As the casinos of Atlantic City face ever-growing crises, the rest of the country’s gambling industry is showing concern of what will come next.
According to a July 14 Los Angeles Times article, the Revel Casino recently filed bankruptcy for the second time in a little more than a year and could soon close — which would make 3,140 people unemployed in a local economy with a 10% unemployment rate.
“In total, 7,000 casino workers, or 25% of the Atlantic City casino workforce, could be losing their jobs in the next couple of months,” the Los Angeles Times reports.
The gambling industry as a whole remains huge despite Atlantic City’s troubles.
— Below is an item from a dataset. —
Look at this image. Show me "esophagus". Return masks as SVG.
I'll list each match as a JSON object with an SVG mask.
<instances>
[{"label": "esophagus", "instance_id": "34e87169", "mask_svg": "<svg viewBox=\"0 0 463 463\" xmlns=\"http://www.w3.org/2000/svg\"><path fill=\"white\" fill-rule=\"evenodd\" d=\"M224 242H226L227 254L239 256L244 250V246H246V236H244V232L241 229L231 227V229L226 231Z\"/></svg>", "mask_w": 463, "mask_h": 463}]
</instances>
Throughout the U.S., some $600 billion changed hands last year because of gambling.
According to the Los Angeles Times, this may be because Atlantic City is a “drive-to” destination, while other gambling hubs like Las Vegas are air-travel destinations that aren’t affected by competition from casinos in nearby communities.
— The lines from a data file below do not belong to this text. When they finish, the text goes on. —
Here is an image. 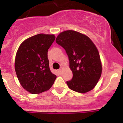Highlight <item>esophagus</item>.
<instances>
[{"label":"esophagus","mask_w":123,"mask_h":123,"mask_svg":"<svg viewBox=\"0 0 123 123\" xmlns=\"http://www.w3.org/2000/svg\"><path fill=\"white\" fill-rule=\"evenodd\" d=\"M58 71H59V73L60 74H61L62 71V68H61V69H59Z\"/></svg>","instance_id":"esophagus-1"}]
</instances>
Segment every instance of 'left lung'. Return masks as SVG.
<instances>
[{
	"instance_id": "left-lung-1",
	"label": "left lung",
	"mask_w": 123,
	"mask_h": 123,
	"mask_svg": "<svg viewBox=\"0 0 123 123\" xmlns=\"http://www.w3.org/2000/svg\"><path fill=\"white\" fill-rule=\"evenodd\" d=\"M55 42L63 47L69 57L73 79L67 81L71 90L86 93L96 86L102 73L99 54L87 36L74 31L60 33Z\"/></svg>"
}]
</instances>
Las Vegas also offers plenty of non-gambling appeal to tourists, which Atlantic City has failed to do, providing nightlife, top-notch dining, exclusive shows and more.
However, Atlantic City’s demise is a reminder that the casino industry is far from infinite, according to the Los Angeles Times article.
“The idea that casinos are a panacea for municipal decline was never very sound to begin with, and now it looks worse than ever,” the article writes.